The structural reforms that Mboweni told us had
already begun, must be seen to be done; not just read about in the media as if
they are done for a small interest group of South Africans. Long-suffering South
Africans must be told what, exactly, is being done – other than
replacing old teams of political deployees with new ones – and what its
expected to come of it. It will take a lot more than mere emotional calls to national
solidarity through expensive video campaigns to get all South Africans to place
their hands on deck and fully play their part.

It is a real pity that, through the current crises,
our collective attention has been taken away from the work done by the Zondo
Commission of Inquiry into state capture and other commissions that have been
set up to look into what went down in various state-owned entities over the
past decade.

We must also not forget that the credibility of these
commissions and their work sits right at the heart of structural reforms. Simply
replacing one set of crooks with a new set of deployees who – given the same
opportunities, temptations, and political pressures – might easily go rogue on
us, is not enough. The shameless, official silence on continued redeployment of
some of the state capture kingpins and enablers into important parliamentary
committees and other arms of the state are also unhelpful in the drive to
regain lost trust.

The world is laughing at us, thinking, correctly, that
we’re fools to believe we can take it for fools. If you don’t believe this, go back to the frank televised
interview of CNN’s Richard Quest by our own Bruce Whitfield
during the 2020
World Economic Forum (WEF) in Davos, Switzerland.
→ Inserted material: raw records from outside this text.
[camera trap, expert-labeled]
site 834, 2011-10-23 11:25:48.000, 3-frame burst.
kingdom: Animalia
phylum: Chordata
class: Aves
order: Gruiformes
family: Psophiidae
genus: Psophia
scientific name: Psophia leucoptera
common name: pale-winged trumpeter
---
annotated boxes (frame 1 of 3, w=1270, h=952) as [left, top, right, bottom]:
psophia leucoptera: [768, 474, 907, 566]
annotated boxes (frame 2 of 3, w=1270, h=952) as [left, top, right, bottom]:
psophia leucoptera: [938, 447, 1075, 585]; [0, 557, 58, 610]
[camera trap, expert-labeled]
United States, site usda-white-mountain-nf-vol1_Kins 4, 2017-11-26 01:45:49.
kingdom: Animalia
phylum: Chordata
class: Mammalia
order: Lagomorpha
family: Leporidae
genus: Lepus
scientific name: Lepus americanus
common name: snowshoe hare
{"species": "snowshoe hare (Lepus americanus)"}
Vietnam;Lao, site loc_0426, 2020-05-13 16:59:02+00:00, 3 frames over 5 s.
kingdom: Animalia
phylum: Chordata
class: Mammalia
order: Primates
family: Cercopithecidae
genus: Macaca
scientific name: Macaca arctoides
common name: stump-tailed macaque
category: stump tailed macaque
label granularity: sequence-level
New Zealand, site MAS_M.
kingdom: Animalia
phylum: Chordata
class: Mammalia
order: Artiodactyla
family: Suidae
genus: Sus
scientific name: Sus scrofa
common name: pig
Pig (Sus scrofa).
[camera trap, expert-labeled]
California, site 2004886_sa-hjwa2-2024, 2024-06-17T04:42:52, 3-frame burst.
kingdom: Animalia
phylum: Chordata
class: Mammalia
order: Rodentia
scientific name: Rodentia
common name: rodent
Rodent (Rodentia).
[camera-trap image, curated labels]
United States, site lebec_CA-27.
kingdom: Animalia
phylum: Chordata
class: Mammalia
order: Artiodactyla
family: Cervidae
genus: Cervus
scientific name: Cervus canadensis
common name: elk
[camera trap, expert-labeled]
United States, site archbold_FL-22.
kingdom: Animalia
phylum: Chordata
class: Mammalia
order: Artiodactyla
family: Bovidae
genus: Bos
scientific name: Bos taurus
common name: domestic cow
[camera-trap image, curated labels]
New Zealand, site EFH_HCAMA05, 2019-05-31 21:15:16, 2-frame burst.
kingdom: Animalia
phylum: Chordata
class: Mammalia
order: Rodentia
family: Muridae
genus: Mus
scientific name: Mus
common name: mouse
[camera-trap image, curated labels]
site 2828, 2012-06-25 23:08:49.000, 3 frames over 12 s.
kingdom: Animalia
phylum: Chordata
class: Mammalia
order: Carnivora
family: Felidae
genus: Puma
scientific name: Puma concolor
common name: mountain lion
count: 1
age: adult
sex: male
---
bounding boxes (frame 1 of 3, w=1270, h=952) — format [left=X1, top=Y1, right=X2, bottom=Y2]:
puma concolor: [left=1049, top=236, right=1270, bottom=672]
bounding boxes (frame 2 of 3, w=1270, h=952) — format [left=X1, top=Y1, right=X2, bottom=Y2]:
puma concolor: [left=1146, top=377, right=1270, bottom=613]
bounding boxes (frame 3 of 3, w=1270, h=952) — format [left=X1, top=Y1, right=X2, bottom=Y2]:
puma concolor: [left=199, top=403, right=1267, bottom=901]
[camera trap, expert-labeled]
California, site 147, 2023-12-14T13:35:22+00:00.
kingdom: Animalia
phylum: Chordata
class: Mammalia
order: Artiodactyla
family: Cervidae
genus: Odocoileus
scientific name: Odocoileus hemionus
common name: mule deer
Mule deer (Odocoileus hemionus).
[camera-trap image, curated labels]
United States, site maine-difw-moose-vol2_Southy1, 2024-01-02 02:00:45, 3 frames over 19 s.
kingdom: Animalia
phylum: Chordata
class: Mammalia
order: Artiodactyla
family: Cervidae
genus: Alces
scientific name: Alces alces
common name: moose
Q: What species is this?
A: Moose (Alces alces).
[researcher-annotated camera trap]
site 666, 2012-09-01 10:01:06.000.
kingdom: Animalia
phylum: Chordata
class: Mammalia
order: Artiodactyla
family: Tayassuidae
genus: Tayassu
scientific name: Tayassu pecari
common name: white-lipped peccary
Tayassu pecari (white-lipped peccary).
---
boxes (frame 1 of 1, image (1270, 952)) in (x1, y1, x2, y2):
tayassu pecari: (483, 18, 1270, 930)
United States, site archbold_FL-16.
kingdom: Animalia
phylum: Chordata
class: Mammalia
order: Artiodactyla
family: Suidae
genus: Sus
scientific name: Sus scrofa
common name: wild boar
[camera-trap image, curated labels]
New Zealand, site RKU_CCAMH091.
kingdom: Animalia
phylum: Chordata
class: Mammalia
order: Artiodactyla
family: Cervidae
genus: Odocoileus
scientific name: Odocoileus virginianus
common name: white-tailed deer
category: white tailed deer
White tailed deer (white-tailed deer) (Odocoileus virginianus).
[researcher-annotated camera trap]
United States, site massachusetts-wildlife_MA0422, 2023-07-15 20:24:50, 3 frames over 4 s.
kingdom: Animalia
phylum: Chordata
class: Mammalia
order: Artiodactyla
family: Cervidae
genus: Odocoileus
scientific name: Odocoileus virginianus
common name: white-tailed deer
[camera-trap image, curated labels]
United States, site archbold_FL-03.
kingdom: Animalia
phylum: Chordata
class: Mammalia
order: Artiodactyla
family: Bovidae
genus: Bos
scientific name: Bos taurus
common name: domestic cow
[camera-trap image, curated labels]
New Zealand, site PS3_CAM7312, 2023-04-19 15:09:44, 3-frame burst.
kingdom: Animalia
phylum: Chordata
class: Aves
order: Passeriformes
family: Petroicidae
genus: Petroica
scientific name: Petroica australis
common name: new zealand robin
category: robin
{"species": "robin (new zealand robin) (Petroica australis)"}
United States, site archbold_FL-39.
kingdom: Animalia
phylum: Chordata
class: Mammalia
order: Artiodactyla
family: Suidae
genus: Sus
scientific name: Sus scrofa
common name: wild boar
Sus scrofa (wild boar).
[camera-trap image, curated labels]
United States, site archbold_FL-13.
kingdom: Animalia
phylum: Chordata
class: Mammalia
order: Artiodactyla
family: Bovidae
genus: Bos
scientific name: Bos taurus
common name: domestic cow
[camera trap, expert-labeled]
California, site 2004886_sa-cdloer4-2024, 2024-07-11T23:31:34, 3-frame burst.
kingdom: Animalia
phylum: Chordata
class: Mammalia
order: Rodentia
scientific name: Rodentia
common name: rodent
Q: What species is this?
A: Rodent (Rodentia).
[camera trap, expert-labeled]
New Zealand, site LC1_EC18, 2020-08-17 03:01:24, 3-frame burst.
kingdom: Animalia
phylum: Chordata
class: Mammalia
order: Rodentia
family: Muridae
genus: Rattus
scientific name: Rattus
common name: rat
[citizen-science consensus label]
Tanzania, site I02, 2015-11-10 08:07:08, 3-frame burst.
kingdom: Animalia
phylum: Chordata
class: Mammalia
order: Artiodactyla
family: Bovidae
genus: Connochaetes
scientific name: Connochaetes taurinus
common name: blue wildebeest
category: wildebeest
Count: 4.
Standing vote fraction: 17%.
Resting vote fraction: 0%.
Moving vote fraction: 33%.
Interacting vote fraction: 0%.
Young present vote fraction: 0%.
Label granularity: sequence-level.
The hard truth is that this interview will remain on
cyberspace for those who forget to be pointed to it. It will still be there
when we send another Team SA to the next WEF, in February 2021. Will we have a
better story to tell the world of investors, chins held-up, or another basket
of excuses, aided by “convenience” of Covid-19’s unfortunate contribution
to our woes?

Granted, few will disagree that Moody’s downgrading of
South Africa’s sovereign credit rating couldn’t have come at the worst time for
the country – despite the fact that it was long coming –  and its impact on our livelihood will soon
begin to be felt, compounded by the ongoing lockdown to aid the battle against
Covid-19.

But Mboweni is still correct to see opportunity where
others only see the wrath of the gods and misery. We should hope that his comrades
and friends in the governing tripartite alliance and colleagues in government will
also have their eyes opened to the reality that we’re going to have to break
some eggs if we want to start making that omelette needed for our country’s long-tern
economic recovery. I

If we fail to see the opportunities in the double kicks-in-the-butt
we have just received, like the Shakespearean tide that appears often in the
affairs of men, we risk ending with a collective voyage that is bound in more
shallows and lasting miseries.

We must take the current as it currently serves, acknowledge
the pain but also work hard at seeing the light at the end of it all; a light
that will sustainably illuminate out path only if we ensure that the planned
structural reforms will lead to real and lasting changes to the way our affairs
are run – unhindered by fear of change and archaic political ideologies – not
superficial ones.

* Solly Moeng is brand reputation management adviser and CEO of strategic corporate communications consultancy DonValley Reputation Managers. Views expressed are his own.